ENTRIES
○ ○ ○

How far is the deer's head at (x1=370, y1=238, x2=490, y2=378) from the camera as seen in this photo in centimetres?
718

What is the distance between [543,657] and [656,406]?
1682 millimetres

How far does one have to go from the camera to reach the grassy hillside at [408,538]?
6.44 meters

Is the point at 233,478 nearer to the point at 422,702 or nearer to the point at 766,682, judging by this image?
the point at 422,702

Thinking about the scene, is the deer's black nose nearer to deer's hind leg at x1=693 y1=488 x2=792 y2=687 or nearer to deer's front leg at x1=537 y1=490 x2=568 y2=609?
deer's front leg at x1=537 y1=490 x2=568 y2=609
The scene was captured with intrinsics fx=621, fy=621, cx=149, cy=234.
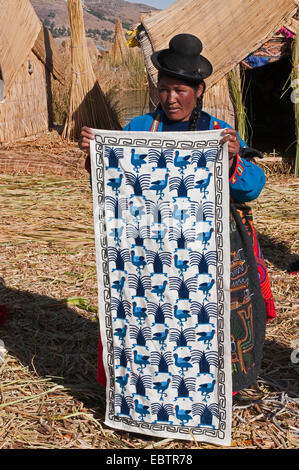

○ ○ ○

TO DO
Convert the lines above into a two-column Markdown table headed Row and Line, numbering each nonblank line and skipping the blank ones. Leave the pictures out of the table.

TASK SOLUTION
| Row | Line |
|---|---|
| 1 | How far is the deer's head at (x1=370, y1=238, x2=490, y2=378) from the camera as seen in this photo in centimetres? |
| 2 | 718 |
| 3 | What is the distance between [543,657] and [656,406]? |
| 4 | 1682 millimetres |
| 5 | How far does one have to go from the camera to reach the grassy hillside at [408,538]? |
| 6 | 6.44 meters |
| 7 | Is the point at 233,478 nearer to the point at 422,702 or nearer to the point at 766,682, judging by this image? |
| 8 | the point at 422,702 |
| 9 | Thinking about the scene, is the deer's black nose nearer to deer's hind leg at x1=693 y1=488 x2=792 y2=687 or nearer to deer's front leg at x1=537 y1=490 x2=568 y2=609? |
| 10 | deer's front leg at x1=537 y1=490 x2=568 y2=609 |
| 11 | The scene was captured with intrinsics fx=621, fy=621, cx=149, cy=234. |